« Mourir, c’est une rencontre longtemps retardée avec un ami. », confiait l’abbé Pierre quelques mois avant sa mort au père Charles Delhez. Henri Grouès, devenu abbé Pierre par son action de résistant, est décédé le 22 janvier 2007. En hommage, relisons les mots de cet interview publiée dans Dimanche.
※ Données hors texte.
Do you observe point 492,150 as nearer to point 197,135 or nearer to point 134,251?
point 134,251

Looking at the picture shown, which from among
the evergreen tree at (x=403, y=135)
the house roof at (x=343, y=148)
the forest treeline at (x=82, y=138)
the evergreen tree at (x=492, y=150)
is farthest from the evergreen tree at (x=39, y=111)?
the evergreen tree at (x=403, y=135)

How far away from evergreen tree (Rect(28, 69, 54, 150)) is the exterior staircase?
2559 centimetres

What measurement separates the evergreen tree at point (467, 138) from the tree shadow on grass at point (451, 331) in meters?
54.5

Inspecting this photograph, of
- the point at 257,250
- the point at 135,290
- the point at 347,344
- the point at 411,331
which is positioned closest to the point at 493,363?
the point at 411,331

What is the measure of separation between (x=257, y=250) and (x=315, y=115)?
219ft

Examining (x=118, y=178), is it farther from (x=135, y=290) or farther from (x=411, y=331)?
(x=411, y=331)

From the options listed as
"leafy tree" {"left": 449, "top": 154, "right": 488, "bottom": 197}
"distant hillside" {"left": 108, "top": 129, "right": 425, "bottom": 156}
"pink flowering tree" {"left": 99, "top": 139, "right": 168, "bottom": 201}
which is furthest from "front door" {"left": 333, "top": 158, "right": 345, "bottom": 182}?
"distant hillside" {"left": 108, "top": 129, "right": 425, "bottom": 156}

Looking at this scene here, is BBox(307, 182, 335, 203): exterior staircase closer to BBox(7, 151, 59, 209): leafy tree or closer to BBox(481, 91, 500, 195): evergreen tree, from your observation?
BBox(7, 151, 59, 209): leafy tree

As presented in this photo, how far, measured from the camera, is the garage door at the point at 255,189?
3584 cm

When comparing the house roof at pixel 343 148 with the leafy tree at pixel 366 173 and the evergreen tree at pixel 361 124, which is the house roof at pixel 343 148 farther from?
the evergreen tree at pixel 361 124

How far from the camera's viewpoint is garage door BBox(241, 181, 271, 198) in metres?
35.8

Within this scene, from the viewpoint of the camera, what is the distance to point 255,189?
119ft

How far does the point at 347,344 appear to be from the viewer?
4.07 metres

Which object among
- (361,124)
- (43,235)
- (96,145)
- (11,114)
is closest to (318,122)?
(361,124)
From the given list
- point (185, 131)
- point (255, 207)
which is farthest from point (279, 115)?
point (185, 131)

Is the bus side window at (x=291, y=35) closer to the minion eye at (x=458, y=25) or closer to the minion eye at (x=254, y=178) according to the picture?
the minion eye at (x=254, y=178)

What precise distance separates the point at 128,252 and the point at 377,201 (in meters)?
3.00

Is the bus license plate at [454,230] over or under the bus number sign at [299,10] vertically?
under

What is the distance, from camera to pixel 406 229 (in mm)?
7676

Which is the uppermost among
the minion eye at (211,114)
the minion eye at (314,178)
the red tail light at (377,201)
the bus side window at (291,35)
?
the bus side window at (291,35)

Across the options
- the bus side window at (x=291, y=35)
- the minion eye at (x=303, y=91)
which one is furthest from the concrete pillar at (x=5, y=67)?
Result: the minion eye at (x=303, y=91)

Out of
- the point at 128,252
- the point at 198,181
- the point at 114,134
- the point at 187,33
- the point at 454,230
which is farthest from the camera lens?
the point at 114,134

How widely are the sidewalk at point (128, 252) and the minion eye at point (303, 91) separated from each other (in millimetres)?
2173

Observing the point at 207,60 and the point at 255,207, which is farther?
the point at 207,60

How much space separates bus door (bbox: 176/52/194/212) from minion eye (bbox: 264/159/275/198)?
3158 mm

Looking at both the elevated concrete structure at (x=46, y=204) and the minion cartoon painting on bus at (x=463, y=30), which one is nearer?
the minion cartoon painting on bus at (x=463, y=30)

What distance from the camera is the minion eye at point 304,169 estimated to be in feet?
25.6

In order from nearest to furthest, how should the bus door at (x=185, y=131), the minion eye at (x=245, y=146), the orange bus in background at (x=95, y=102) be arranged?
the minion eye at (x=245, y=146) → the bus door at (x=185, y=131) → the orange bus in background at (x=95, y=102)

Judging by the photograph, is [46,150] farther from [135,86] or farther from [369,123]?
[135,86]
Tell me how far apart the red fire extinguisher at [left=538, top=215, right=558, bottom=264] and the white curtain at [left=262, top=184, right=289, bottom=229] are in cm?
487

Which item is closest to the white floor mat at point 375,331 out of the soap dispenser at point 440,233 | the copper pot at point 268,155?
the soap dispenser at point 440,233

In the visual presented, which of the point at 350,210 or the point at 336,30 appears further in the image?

Henri Grouès, vous connaissez ? Sans doute que non. Mais si on vous parle de l’abbé Pierre, son nom de résistant, il n’y a plus de problèmes. Depuis vingt ans, ce prêtre français est classé dans le trio de tête des personnages préférés des Français. Un vieil homme tout frêle, vivant dans quelques mètres carrés en banlieue parisienne. Son totem scout : castor méditatif. Une vraie prophétie, dit-il en souriant : J’ai beaucoup bâti comme les castors, et « méditatif » parce que c’est comme ça ! A la racine de sa vie : le désir d’être un saint !
Souvenirs d’enfance
Henri Grouès est né à Lyon en 1912. Son père était un homme d’affaires très attaché à servir, au-delà des affaires, tout ce qui concernait l’enfance malheureuse ; sa mère était débordée avec ses huit enfants. « Dans mes plus lointains souvenirs de gosse, explique-t-il dans son dernier livre Je voulais être marin missionnaire ou brigand, les mots « sauvetage de l’enfance », « adoption » sont ceux qui résonnent le plus en moi, tant on parlait souvent à la maison de ces deux associations auxquelles papa consacrait beaucoup de son temps et de ses forces.«
Henri fut un adolescent tourmenté et à l’âme poétique, en proie parfois aux doutes et à la détresse. Il deviendra celui qui, par une simple apparition dans les médias, est capable d’interpeller tout un pays. Il a fondé les Compagnons d’Emmaüs qui rassemblent actuellement, de par le monde, 3500 compagnons en 112 communautés.
Viens!

Au mois d’août dernier [1992], l’abbé Pierre fêtait ses nonante ans. Comment allez-vous ? « Je vais très bien, pense-t-on. Mais chaque effort me laisse épuisé. » Et pourtant, la rencontre est toute cordiale. De son regard limpide et droit, il accueille son interlocuteur, attentif à bien des détails.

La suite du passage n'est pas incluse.